§ TEXT UNDER STUDY:

[Start of Attachment]

The Insolvency Practitioners Association (IPA) is a Recognised Professional Body (RPB) for the UK insolvency profession, responsible for licensing and regulation of its Insolvency Practitioner members under insolvency and Anti-Money Laundering (AML) legislation. It is the only such RPB that focuses solely on insolvency. The IPA is also acts as a membership organisation and offers training and qualifications for insolvency practitioners and those in insolvency-related work.

==History==
The IPA was formed in 1961 as a discussion group of accountants specialising in insolvency. It was incorporated under its present name in 1973.

The Insolvency Act 1986 brought in a statutory authorisation regime for practitioners through seven RPBs, of which the IPA was designated one. There are now four RPBs in the UK.

Its members act as trustees in bankruptcy, nominees and supervisors of individual voluntary arrangements, liquidators, administrators and administrative receivers of companies.

== Governance ==
The Insolvency Service, an executive agency of the UK Government, is the oversight regulator of the insolvency profession. It has overall responsibility on behalf of the Secretary of State for Business and Trade for ensuring that the activities of the RPBs that authorise and licence insolvency practitioners are in line with regulatory objectives set out in part 13 of the Insolvency Act 1986.

These objectives include a system of regulating Insolvency Practitioners which promotes fair and consistent outcomes, maximises returns to creditors and protects and promotes the public interest. As part of its oversight activity, the Insolvency Service undertakes monitoring visits to the RPBs using a risk-based approach to assess their extent and frequency.

The IPA is a Professional Body Supervisor (PBS), responsible for monitoring its members’ compliance with the Money Laundering Regulations. The Office for Professional Body Anti- Money Laundering Supervision (OPBAS) is part of the Financial Conduct Authority (FCA) and is responsible for supervising the IPA and the other PBSs.

==Membership of the IPA==
The IPA has around 1,500 members. The IPA recently widened access to affiliate membership (AIPA) and introduced a new category of affiliate firm membership for those practices, businesses and organisations which are involved in insolvency related work.

[End of Attachment]

§ MATERIAL SUPPLIED:

[Start of Attachment]

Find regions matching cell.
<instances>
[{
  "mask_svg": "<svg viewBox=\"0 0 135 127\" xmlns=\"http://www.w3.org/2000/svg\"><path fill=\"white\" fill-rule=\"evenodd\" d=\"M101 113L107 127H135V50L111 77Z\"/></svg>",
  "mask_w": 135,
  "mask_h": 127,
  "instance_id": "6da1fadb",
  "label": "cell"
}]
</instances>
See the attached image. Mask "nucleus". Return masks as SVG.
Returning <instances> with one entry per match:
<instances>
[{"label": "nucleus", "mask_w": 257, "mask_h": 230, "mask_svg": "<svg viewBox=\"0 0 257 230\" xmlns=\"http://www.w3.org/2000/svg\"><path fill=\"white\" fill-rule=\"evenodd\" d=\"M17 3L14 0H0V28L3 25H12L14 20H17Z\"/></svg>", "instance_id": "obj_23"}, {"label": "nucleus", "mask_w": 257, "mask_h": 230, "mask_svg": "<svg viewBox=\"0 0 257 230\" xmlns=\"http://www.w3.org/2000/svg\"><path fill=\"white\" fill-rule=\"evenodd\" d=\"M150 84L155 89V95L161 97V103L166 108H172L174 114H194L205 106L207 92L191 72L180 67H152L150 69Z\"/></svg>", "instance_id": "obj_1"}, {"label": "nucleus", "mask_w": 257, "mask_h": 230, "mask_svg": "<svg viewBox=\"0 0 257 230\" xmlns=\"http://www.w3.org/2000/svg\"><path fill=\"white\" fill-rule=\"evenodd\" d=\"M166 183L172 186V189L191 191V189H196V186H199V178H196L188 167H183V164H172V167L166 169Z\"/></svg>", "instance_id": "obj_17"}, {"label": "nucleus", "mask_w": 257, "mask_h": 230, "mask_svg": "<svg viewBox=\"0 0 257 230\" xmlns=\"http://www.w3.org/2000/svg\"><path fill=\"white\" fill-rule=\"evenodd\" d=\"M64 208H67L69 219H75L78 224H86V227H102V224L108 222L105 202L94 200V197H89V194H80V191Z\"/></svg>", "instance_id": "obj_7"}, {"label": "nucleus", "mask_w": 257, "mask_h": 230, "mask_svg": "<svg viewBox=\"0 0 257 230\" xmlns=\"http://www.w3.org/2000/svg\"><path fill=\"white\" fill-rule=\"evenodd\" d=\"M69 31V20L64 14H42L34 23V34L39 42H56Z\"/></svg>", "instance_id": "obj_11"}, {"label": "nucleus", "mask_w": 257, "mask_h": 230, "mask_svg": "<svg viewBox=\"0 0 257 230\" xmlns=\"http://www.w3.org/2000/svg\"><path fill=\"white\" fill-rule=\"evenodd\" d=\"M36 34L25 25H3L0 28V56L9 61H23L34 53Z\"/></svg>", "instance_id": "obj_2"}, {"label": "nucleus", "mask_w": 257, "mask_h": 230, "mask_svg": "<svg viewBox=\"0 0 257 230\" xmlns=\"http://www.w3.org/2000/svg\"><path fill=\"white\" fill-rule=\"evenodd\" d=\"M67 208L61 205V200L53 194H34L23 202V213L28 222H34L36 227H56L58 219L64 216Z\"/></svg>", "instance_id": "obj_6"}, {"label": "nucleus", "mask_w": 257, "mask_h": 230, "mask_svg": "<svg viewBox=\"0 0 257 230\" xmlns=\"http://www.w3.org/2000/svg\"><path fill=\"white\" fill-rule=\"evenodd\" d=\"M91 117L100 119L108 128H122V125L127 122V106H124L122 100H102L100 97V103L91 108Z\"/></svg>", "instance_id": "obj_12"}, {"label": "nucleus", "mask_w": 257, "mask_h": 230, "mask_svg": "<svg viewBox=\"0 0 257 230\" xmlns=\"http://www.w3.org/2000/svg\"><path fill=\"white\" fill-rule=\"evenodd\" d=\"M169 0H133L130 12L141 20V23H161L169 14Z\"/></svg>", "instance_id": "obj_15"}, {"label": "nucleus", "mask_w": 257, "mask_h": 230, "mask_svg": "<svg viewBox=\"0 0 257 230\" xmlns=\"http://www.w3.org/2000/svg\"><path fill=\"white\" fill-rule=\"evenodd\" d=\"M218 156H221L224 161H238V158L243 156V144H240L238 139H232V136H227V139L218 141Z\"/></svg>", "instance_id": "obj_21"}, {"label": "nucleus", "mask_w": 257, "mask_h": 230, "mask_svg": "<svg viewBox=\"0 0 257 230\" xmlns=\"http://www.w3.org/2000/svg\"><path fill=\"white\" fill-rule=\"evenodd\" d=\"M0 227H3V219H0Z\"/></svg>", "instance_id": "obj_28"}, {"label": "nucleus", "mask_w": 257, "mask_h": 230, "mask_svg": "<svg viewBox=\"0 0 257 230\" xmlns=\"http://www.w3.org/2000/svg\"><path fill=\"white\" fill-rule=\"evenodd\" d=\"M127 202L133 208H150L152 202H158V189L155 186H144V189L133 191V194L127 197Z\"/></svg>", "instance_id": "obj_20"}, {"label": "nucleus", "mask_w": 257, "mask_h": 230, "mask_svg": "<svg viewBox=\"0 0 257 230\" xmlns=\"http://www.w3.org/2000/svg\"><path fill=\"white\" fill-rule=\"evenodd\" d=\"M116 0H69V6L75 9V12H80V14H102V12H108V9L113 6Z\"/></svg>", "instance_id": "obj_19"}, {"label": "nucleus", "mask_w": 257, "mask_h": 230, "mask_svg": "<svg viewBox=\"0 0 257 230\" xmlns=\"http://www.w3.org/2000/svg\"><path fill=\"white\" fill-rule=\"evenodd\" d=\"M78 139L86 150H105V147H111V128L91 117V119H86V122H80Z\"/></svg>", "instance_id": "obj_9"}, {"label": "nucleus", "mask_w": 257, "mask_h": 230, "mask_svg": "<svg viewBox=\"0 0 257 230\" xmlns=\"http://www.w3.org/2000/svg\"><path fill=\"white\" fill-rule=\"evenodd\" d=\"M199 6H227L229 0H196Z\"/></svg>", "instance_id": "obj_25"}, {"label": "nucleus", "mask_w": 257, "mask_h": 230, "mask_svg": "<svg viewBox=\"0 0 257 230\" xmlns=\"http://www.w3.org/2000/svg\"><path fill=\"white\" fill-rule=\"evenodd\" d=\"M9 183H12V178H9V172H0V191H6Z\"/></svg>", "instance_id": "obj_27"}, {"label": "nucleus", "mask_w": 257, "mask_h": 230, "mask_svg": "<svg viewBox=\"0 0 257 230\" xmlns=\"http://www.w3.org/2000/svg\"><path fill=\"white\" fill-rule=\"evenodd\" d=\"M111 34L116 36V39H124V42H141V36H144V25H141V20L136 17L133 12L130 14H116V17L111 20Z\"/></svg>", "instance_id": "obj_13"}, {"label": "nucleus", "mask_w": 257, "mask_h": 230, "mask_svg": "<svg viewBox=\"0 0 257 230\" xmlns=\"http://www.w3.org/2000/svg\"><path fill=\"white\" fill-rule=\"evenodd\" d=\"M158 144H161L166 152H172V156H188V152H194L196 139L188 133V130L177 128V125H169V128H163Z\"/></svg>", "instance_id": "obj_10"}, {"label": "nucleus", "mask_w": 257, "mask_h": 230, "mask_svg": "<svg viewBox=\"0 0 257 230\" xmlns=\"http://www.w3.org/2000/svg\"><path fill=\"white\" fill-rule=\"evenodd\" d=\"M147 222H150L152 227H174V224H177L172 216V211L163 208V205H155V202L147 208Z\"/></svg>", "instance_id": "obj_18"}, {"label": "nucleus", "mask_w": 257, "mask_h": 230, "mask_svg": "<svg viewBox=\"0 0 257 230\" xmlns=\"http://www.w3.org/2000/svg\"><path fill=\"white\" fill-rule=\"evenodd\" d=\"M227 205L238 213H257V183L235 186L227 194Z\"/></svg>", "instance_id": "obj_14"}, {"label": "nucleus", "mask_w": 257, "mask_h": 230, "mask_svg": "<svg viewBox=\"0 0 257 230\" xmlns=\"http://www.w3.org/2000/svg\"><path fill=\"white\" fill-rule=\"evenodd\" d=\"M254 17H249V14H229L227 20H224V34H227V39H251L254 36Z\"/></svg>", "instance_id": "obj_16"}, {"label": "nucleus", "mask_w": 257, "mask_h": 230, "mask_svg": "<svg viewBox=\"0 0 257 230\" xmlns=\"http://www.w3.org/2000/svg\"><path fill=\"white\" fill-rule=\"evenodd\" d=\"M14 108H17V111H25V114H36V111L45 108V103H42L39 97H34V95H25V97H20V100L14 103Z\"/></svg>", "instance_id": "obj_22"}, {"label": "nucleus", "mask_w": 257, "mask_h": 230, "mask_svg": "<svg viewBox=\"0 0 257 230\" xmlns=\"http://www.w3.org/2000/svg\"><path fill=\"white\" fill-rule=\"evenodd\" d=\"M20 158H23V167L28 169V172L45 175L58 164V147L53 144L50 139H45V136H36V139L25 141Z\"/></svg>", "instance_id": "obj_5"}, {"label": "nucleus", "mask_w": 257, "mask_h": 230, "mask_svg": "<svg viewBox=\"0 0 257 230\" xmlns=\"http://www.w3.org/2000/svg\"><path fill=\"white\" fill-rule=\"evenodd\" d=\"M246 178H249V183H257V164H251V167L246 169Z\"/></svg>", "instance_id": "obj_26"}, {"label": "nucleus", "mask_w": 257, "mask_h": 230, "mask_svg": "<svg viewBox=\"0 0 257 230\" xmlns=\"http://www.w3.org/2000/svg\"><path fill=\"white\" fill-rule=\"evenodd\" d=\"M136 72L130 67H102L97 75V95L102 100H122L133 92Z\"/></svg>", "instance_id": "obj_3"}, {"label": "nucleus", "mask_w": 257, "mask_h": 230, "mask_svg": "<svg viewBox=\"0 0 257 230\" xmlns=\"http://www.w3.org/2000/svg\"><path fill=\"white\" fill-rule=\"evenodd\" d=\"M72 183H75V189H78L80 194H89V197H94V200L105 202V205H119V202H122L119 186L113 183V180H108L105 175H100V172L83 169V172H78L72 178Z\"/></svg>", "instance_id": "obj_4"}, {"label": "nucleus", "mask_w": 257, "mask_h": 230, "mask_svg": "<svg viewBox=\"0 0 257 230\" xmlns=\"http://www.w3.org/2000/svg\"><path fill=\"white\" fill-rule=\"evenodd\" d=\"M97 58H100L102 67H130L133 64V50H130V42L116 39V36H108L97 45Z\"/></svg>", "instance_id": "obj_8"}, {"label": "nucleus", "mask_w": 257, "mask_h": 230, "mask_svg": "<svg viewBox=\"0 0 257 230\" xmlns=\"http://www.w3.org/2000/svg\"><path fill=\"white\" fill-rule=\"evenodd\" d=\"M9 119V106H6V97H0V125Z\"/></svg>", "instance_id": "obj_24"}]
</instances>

[End of Attachment]

§ WORK REQUEST 1:
From the text on the Insolvency Practitioners Association, write out the part that opens with the words containing "The Insolvency Act 1986 brought" and closes with "Insolvency Act 1986.".
§ WORK REQUEST 2:
For each statement below, say yes or no to whether the text on the Insolvency Practitioners Association agrees with it, and quote the deciding words: (a) The IPA was incorporated under its present name in 1961. (b) There are now four RPBs in the UK. (c) OPBAS is part of the Financial Conduct Authority.

§ EXERCISE RESULT 1:
The Insolvency Act 1986 brought in a statutory authorisation regime for practitioners through seven RPBs, of which the IPA was designated one. There are now four RPBs in the UK.

Its members act as trustees in bankruptcy, nominees and supervisors of individual voluntary arrangements, liquidators, administrators and administrative receivers of companies.

== Governance ==
The Insolvency Service, an executive agency of the UK Government, is the oversight regulator of the insolvency profession. It has overall responsibility on behalf of the Secretary of State for Business and Trade for ensuring that the activities of the RPBs that authorise and licence insolvency practitioners are in line with regulatory objectives set out in part 13 of the Insolvency Act 1986.

§ EXERCISE RESULT 2:
(a) No: "It was incorporated under its present name in 1973."
(b) Yes: "There are now four RPBs in the UK."
(c) Yes: "The Office for Professional Body Anti- Money Laundering Supervision (OPBAS) is part of the Financial Conduct Authority (FCA)"